Tuesday, 27 September 2011

New arrivals and old friends.






The sheep have begun to arrive. They are hefted sheep - this means that they live on the tops of the Buttertubs Pass between Wensleydale and Swaledale and the mothers teach their young to stay in the designated area. They pass this information on from one generation to the next (although one or two always go missing to pastures new). I have taken a photograph to show you but not a single sheep looked up!

A Swaledale is recognisable by its white nose. All noses were deeply buried in the lush green grass; hardly surprising when you consider they have spent months on the slopes where the grass is quite sparse. They will not have seen the like of this before and will gorge themselves for a day or two (usually resulting in a bout of diarrhoea) before settling down for the winter.

On our walk this afternoon I managed to take a photograph which encapsulates all that is going on in farming around here today. This is our neighbour's farm. In the foreground there is grass cut ready for baling up into late-crop silage for the Winter Then, beyond the beck (the line of longer grass) the new green shoots of next year's barley crop are just coming through. Beyond that is a strip of stubble where the corn has been cut and the straw led away. This stubble will be waiting for eventual ploughing in. In the far distance our neighbour is ploughing a big field ready to sow with some crop before the Winter. And beyond that the green fields to the horizon - all of which will house sheep over the Winter.

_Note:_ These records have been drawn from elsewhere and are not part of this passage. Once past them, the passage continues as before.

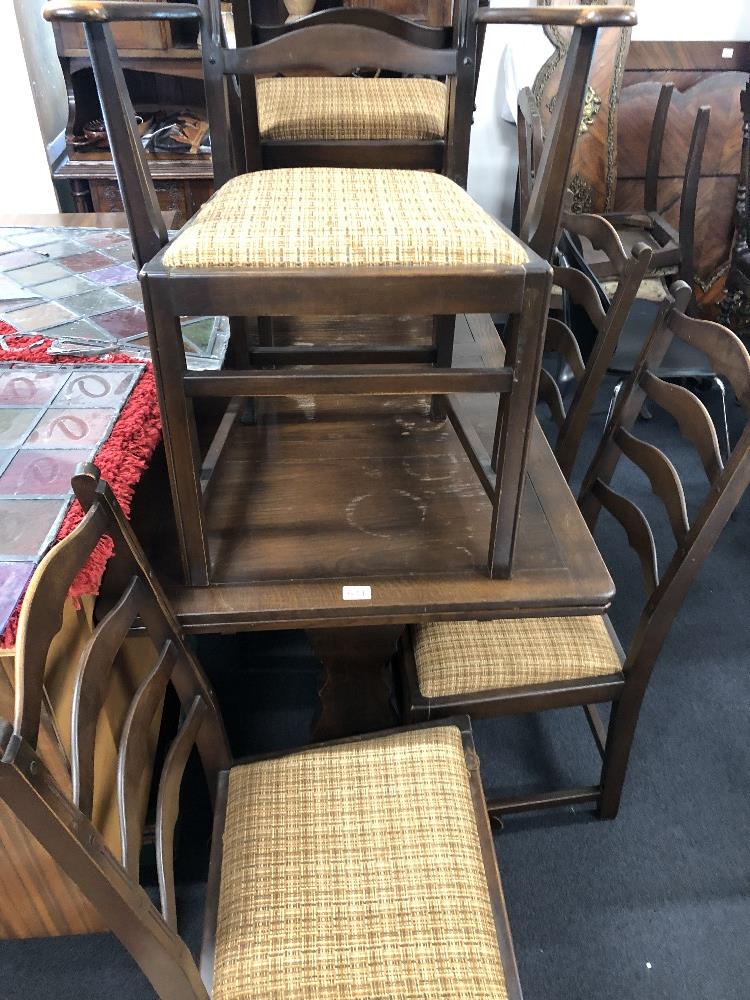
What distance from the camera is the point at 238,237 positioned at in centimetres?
67

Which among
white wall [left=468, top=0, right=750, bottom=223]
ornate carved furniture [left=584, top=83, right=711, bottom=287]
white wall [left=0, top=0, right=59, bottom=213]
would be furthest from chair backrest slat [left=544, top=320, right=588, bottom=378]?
white wall [left=0, top=0, right=59, bottom=213]

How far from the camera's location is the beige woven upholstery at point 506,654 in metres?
1.01

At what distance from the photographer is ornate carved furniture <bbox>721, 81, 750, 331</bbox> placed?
2.21 m

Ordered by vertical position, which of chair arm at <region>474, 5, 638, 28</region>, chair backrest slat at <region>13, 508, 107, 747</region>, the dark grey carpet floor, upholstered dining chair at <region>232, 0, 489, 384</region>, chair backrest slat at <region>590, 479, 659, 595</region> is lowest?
the dark grey carpet floor

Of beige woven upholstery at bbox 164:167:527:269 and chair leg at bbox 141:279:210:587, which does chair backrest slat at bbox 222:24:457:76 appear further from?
chair leg at bbox 141:279:210:587

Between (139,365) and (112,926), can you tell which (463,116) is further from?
(112,926)

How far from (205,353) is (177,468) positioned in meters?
0.40

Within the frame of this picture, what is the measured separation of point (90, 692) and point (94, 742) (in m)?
0.07

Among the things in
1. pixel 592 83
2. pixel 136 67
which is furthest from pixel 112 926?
pixel 592 83

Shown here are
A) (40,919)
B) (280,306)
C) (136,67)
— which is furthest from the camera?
(136,67)

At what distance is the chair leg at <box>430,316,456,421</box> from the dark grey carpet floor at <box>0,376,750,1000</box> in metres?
0.62

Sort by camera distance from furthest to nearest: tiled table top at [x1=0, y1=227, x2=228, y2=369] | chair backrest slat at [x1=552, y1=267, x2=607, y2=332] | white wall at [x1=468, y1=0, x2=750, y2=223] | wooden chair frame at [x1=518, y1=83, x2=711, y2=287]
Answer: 1. white wall at [x1=468, y1=0, x2=750, y2=223]
2. wooden chair frame at [x1=518, y1=83, x2=711, y2=287]
3. chair backrest slat at [x1=552, y1=267, x2=607, y2=332]
4. tiled table top at [x1=0, y1=227, x2=228, y2=369]

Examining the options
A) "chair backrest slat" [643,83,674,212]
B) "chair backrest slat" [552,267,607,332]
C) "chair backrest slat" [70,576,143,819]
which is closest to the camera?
"chair backrest slat" [70,576,143,819]

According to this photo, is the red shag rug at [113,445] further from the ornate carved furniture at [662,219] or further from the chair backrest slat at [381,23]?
the ornate carved furniture at [662,219]
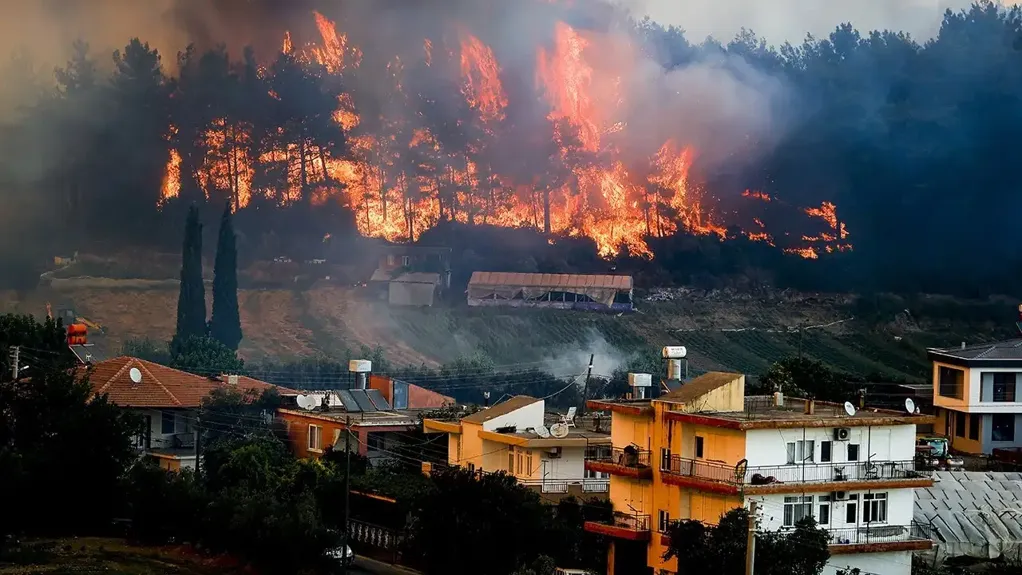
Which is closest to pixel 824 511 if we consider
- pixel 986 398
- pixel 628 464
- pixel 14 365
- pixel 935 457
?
pixel 628 464

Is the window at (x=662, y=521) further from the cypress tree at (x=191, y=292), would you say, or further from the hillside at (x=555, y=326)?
the cypress tree at (x=191, y=292)

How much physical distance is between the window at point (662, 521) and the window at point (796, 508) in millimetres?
2933

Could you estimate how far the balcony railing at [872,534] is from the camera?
39656 millimetres

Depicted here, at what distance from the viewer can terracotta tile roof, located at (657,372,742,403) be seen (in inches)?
1617

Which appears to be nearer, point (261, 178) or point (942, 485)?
point (942, 485)

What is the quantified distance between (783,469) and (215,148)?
7727 centimetres

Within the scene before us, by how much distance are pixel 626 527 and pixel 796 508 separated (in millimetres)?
4281

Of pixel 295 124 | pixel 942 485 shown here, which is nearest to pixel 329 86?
pixel 295 124

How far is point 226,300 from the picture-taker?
87688 mm

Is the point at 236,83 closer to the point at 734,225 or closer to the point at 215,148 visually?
the point at 215,148

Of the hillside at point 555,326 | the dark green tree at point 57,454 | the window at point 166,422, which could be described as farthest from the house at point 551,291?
the dark green tree at point 57,454

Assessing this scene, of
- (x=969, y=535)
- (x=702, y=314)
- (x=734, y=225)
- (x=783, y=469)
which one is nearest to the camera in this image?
(x=783, y=469)

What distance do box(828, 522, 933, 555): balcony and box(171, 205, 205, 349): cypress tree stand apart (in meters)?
50.0

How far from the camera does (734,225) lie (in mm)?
108938
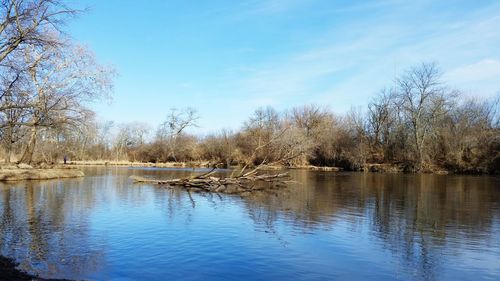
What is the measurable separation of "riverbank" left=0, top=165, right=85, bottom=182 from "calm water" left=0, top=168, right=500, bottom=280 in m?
11.6

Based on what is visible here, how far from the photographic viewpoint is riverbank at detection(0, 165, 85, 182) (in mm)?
33250

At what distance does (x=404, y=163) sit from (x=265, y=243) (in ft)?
178

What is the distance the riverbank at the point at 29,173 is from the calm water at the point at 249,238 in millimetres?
11604

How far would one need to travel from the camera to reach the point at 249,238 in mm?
13805

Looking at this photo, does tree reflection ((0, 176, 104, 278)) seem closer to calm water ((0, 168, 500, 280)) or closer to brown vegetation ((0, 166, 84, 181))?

While we are on the subject, I notice that my calendar for this month has a picture
of a field of corn which has been harvested. The straw has been baled up to be collected and used for feed/bedding over the Winter. However, the caption says 'Hay Bales near Pickering, North Yorkshire'. So here - once and for all - is the difference between Hay and Straw. Hay is grass which has been cut and dried in the sun until it is brittle and golden. Then (very sweet-smelling) it is baled up and stored for feed in the Winter. (Our hay barn is a favourite place for hedgehogs to over-winter as it gets nice and warm. The cats use it as their winter home too).
Straw is the stalks of any corn crop (oats, barley, wheat), left after the ears are harvested. This is baled up and taken to the farm where it is used either for bedding or - often - chopped up and added to animal feed.

Coming back home through the front garden, I notice that the carnation/pink given to me as a present by Rosemary (Share my Garden on my sidebar) has made a nice sturdy little plant before Winter. And the lovely 'wild' sweet pea plant, given to me by N and S (if you are reading this N and S - thank you) is still flourishing and making lots of nice seed pods which I hope to dry so that I can grow my own next year. All over the garden clumps of Schizostylus are in full bloom. I do love their cheerful red colour - it brightens up the garden no end.

##I have just been told off by the farmer because the green in the middle distance (beyond the beck) is not next year's barley coming up, it is grass which is growing well and may very well get another cut if the weather holds - as it is forecast to do. The Times says it will be warmer here than in Hawaii by the weekend. How about that?

15 comments:

MorningAJ said...

You are lucky - still having colour in your garden at this time of year. I'm definitely a Spring planter. By next March/April time there'll be lots of colour in the offing but right now it's all evergreens and brown seed heads! (Unless you count the bright orange pyracantha berries on the shed wall!)

Reader Wil said...

Thanks again for the wonderful walk around the farms. I know that hay smells lovely. There is also straw here around, but we have more grassland than arable land, which you can find in the east of our country.
Thanks for your visit. I didn't know that the kangaroo was considered to be a pest. They have natural enemies like the dingo.Well I'll ask my daughter.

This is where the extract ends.